In response to a request from the United States, Japanese Prime Minister Fumio Kishida confirmed on Wednesday that his country will release part of its strategic petroleum reserves for the first time to curb elevated crude oil prices.
"We have been working with the United States to stabilize the international oil market and we have decided to join the United States in selling part of our national oil reserves in a way that does not contravene existing (Japanese) oil reserve law," said Kishida, referring to a law that limits Japanese oil releases for purposes such as responding to disasters and political turmoil overseas.
"We would like to urge oil-producing nations to expand production, take countermeasures for each industry, like agriculture and fisheries, and ease the sharp hike in gasoline and oil prices to the fullest extent."
Kishida's confirmation came a day after US President Joe Biden announced that Washington will release 50 million barrels of oil from strategic reserves in coordination with other countries to bring down gasoline prices, which became a sore spot for consumers and a big contributor to inflation.

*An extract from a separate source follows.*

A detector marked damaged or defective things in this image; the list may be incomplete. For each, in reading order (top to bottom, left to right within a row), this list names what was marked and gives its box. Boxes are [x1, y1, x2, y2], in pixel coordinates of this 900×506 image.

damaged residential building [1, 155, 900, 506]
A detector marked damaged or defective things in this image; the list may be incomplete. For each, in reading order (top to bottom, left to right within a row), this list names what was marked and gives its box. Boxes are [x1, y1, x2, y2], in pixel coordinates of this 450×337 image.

Industry Minister Koichi Hagiuda said the release of oil would amount to hundreds of thousands of kiloliters, but the timing of the release is still "under consideration".
"We will be in step with the United States and other nations concerned," Hagiuda said. "The stability of oil prices is important in realizing an economic recovery."
According to Japanese law, the government needs to reserve an amount equivalent to 90 or more days of import volume, while the private sector has to reserve 70 or more days of consumption volume, meaning that the country must have enough oil for 160 days of consumption.
Data showed that by the end of September, Japan had reserves for 242 days of domestic consumption, of which 145 days' worth were state-owned and 90 days held by the private sector, with the remaining volume jointly stored with oil-producing countries.
However, Nikkei reported that Japan only wants to release roughly 4.2 million barrels, or the equivalent of one to two days of the country's consumption.
"The Japanese government has been hesitant to tap into its stockpiles as it could deplete reserves on hand for natural disasters, but a senior industry ministry official said earlier it was 'not an option' to refuse the US' request," reported Kyodo News citing unidentified sources.
Also on Wednesday, Foreign Ministry spokesman Zhao Lijian told reporters in a news conference that China will release crude oil from its reserves in accordance with its practical needs, and it will make relevant information public if it takes action.
"China is in close communication with oil-producing and oil-consuming countries, and will maintain communication and cooperation to ensure the long-term stability of the oil market," Zhao said.